Point 1,We can use a globally unique ID generator or generate services (which can be extended to read,A necessary medicine in distributed system — generation of globally unique document number)。 Or be simple and rude. You can also use the guid and UUID of the official class library.

Then, the RPC framework assigns a unique identification field to each request in the calling client.

Point 2,We can cooperate to verify before and after the server cuts into the actual processing logic code through AOP.
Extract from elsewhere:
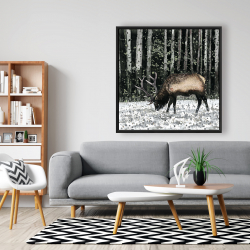Framed 48 x 48 - Caribou in the forest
99% of people can understand the

The general code idea is as follows.

[before method execution] if (isexistlog (requestid)) {// 1. Judge whether the request has been received. The corresponding sequence number is 3
    var lastResult = getLastResult();  // 2. Obtain the information used to judge whether the previous request has been processed. Corresponding serial number 4
    if(lastResult == null){  
        var result = waitResult();  // Pending pending completion of processing
        return result;
    }
    else{
        return lastResult;
    }  
}
else{
    log(requestId);  // 3. Record that the request has been received
}

//Do something.. [after method execution]

logResult(requestId, result);  // 4. Update the results.

If the “compensation” is done through MQ, it can be done directly in the SDK encapsulated by MQ. Assign a globally unique ID at the production end and eliminate the weight at the consumer end through the unique ID.

3、 Best practices for retry

Let’s talk about some best practices accumulated by brother Z (key points:). They are all aimed at “retry”. Indeed, this is also the most commonly used scheme in work.

“Retry” is especially suitable for being “degraded” under high load. Of course, it should also be affected by “current limiting” and “fusing” mechanisms. When the “spear” of “retry” is used with the “shield” of “current limiting” and “fuse”, the effect is the best.

It is necessary to measure the input-output ratio of increasing compensation mechanism. When some problems are not very important, you should “fail quickly” rather than “try again”.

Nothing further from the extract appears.